All’iniziativa hanno preso parte numerosi ragazzi, famiglie, associazioni e autorità civili e militari, a testimonianza del valore dell’opera per l’intera comunità. Il progetto, frutto di tre anni di lavor, prevede un investimento di circa 4 milioni di euro, già coperto per l’80%. Il nuovo oratorio sarà uno spazio educativo e aggregativo aperto alla città, con particolare attenzione all’inclusione, grazie ad ambienti accessibili e flessibili.
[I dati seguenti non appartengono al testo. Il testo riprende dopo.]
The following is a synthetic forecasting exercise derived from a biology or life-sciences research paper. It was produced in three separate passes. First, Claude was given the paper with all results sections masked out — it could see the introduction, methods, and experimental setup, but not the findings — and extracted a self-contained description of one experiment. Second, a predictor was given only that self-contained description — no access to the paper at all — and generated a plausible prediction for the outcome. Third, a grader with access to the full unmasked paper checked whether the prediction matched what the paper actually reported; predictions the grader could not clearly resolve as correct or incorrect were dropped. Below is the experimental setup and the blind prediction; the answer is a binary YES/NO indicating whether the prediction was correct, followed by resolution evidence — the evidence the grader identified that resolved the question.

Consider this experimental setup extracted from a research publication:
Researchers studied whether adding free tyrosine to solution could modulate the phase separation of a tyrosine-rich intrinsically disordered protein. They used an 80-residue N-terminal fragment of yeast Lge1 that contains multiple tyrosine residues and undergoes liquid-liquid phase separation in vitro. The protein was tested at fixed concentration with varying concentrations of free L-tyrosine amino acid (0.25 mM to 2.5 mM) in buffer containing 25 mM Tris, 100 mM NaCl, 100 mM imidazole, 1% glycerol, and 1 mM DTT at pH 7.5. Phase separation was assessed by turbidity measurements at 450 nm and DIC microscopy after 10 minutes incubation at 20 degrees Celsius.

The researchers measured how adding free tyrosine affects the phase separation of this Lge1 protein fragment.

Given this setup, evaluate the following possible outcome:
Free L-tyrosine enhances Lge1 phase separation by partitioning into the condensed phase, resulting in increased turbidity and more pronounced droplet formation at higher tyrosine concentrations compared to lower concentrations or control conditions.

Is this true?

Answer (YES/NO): NO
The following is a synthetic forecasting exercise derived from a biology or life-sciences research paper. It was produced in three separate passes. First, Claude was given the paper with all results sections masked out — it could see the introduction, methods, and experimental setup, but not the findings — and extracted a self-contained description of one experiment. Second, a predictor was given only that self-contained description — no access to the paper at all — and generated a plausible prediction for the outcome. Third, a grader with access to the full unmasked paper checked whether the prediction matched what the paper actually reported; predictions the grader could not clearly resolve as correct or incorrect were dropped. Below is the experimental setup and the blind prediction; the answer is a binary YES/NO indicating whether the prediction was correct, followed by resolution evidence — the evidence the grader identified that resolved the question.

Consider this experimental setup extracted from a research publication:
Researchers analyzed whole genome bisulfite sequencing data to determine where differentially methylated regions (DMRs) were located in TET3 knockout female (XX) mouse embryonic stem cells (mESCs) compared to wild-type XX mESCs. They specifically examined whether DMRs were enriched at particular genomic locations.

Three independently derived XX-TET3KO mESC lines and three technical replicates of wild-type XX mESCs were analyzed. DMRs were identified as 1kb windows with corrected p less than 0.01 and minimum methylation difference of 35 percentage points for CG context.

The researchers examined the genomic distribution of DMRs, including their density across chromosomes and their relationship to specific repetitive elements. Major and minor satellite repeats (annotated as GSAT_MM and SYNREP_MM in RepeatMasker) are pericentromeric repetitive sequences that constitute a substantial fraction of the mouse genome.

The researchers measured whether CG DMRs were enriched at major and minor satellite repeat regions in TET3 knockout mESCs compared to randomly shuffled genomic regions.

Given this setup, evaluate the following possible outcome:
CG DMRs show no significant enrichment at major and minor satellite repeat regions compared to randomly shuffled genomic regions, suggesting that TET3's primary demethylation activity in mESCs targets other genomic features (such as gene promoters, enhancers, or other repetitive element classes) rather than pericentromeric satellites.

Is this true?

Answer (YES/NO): NO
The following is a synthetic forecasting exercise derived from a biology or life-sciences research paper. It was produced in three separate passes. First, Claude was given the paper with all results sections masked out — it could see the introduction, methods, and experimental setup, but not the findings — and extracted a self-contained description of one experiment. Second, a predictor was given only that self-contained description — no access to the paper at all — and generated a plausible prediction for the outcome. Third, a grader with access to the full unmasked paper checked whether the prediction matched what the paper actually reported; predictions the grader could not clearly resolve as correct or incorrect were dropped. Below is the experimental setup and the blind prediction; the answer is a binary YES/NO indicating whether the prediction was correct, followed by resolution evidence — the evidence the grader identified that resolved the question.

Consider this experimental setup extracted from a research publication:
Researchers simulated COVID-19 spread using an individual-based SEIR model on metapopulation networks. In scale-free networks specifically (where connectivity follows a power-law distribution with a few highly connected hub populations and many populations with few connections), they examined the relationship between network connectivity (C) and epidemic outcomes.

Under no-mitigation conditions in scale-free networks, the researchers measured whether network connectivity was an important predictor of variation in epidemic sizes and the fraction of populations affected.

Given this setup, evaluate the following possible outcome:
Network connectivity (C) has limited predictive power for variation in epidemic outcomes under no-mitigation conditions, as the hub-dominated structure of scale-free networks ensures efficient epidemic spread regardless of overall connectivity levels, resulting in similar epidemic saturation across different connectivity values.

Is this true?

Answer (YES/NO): NO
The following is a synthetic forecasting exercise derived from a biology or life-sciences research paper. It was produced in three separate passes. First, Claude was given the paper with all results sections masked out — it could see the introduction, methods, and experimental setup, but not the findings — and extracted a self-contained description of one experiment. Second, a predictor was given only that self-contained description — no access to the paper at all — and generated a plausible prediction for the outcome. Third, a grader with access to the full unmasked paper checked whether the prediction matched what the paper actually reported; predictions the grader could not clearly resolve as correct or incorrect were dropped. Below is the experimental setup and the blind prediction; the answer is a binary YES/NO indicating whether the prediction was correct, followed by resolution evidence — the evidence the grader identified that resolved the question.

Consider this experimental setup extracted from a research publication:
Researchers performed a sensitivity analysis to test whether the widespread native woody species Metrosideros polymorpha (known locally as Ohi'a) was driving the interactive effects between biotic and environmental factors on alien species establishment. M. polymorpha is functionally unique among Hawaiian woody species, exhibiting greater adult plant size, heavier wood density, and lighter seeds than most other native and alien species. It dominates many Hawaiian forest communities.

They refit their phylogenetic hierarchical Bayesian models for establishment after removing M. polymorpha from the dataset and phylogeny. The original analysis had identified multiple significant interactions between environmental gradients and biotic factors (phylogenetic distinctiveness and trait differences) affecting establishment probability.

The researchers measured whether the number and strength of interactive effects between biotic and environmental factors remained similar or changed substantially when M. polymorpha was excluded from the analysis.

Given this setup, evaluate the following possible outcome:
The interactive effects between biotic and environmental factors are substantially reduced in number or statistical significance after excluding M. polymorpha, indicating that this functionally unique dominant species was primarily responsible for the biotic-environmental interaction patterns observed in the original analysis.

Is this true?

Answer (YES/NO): YES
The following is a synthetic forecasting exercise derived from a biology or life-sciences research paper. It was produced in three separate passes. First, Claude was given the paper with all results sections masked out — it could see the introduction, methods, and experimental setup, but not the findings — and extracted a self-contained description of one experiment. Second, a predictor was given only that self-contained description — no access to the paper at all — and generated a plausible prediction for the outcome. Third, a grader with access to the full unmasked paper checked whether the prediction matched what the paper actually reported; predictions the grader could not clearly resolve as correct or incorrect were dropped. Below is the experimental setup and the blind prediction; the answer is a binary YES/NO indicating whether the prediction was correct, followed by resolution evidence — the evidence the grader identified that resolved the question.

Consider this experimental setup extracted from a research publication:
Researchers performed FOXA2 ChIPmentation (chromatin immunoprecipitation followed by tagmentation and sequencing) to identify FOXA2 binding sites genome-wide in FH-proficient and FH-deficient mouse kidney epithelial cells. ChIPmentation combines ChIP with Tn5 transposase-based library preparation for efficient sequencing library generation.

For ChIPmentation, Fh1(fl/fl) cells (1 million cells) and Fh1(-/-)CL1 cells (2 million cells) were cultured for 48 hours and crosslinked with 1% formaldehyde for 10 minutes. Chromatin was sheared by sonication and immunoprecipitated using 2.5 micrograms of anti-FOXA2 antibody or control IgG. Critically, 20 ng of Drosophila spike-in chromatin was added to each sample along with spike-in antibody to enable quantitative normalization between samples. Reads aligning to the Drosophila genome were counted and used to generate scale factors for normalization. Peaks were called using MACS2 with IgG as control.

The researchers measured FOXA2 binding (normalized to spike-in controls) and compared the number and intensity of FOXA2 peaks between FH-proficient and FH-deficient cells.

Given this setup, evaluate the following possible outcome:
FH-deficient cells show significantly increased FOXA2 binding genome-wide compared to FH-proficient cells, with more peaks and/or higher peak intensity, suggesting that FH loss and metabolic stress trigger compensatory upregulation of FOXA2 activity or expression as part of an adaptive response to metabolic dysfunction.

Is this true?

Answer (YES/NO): YES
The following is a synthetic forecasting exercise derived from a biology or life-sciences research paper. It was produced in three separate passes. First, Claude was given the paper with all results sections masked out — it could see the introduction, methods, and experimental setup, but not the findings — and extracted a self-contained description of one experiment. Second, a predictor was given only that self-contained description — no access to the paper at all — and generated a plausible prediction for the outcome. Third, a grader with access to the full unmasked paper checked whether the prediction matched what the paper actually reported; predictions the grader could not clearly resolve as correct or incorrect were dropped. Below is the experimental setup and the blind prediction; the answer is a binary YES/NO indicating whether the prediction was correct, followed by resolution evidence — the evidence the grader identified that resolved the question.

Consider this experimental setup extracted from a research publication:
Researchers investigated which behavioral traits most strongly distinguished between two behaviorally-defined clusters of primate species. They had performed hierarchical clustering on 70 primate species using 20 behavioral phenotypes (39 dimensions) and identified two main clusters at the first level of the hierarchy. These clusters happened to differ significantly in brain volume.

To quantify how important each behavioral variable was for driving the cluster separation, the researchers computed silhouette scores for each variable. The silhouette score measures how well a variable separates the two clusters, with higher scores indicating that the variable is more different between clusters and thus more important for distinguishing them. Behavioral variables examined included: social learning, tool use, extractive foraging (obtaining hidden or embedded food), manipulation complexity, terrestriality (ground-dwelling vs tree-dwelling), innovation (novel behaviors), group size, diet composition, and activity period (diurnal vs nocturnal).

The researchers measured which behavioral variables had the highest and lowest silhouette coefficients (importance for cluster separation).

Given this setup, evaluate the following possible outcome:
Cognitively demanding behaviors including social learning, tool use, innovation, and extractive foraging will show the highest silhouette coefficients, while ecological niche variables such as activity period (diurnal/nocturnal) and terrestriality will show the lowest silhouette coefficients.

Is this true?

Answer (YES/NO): NO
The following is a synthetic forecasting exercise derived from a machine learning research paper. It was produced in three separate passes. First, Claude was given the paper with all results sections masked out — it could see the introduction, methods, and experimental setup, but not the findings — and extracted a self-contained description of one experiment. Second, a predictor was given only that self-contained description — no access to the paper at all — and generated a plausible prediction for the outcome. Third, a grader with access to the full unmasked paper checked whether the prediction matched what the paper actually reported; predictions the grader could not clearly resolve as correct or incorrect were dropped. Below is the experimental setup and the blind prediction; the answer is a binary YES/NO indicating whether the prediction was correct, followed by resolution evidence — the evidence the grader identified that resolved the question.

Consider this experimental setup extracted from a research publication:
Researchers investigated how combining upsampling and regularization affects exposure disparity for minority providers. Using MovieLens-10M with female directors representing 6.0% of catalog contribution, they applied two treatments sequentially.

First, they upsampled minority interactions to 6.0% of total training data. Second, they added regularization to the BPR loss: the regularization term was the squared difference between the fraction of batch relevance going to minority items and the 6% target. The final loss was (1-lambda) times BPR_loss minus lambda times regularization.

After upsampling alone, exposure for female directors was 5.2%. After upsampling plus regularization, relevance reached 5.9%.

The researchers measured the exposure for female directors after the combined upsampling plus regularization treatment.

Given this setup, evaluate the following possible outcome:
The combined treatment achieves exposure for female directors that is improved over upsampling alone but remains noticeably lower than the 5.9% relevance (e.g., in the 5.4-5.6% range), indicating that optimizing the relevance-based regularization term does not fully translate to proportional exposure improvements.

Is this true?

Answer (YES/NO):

Promosso dalla comunità parrocchiale guidata da don Flavio Crosta, l’oratorio nasce con l’obiettivo di offrire ai giovani un luogo di crescita, incontro e relazione, favorendo anche la collaborazione con le realtà del territorio. La conclusione dei lavori è prevista entro circa un anno e mezzo.
Alla cerimonia era presente anche la ministra per la Disabilità Alessandra Locatelli, che ha evidenziato l’importanza di progetti capaci di valorizzare ogni persona.
In occasione dell’evento, il cardinale Pietro Parolin ha trasmesso il messaggio di Papa Leone XIV:
“Il Santo Padre esprime vivo compiacimento per il significativo evento ed esorta ad apprezzare il ruolo vitale degli oratori nella Chiesa e nella società, affinché il servizio a favore dei giovani contribuisca a costruire legami autentici e a offrire spazi di vera fraternità umana e formazione cristiana.”
Un messaggio ripreso anche da don Stefano Guidi, coordinatore di Odielle – Oratori Diocesi Lombarde: “Ringraziamo Papa Leone per le parole inviate alla comunità di Olgiate Comasco. Sono parole piene di senso: danno significato all’oratorio e all’impegno della comunità, e possono essere condivise da tutte le realtà. Definiscono l’oratorio come uno strumento di evangelizzazione che permette ai più giovani di incontrare Gesù nella Chiesa. Sono anche parole che incoraggiano a proseguire nell’impegno: sì, ne vale la pena. Invogliano inoltre a immaginare l’oratorio come una proposta aperta e una casa accogliente, capace di rispondere alle fragilità del nostro tempo.”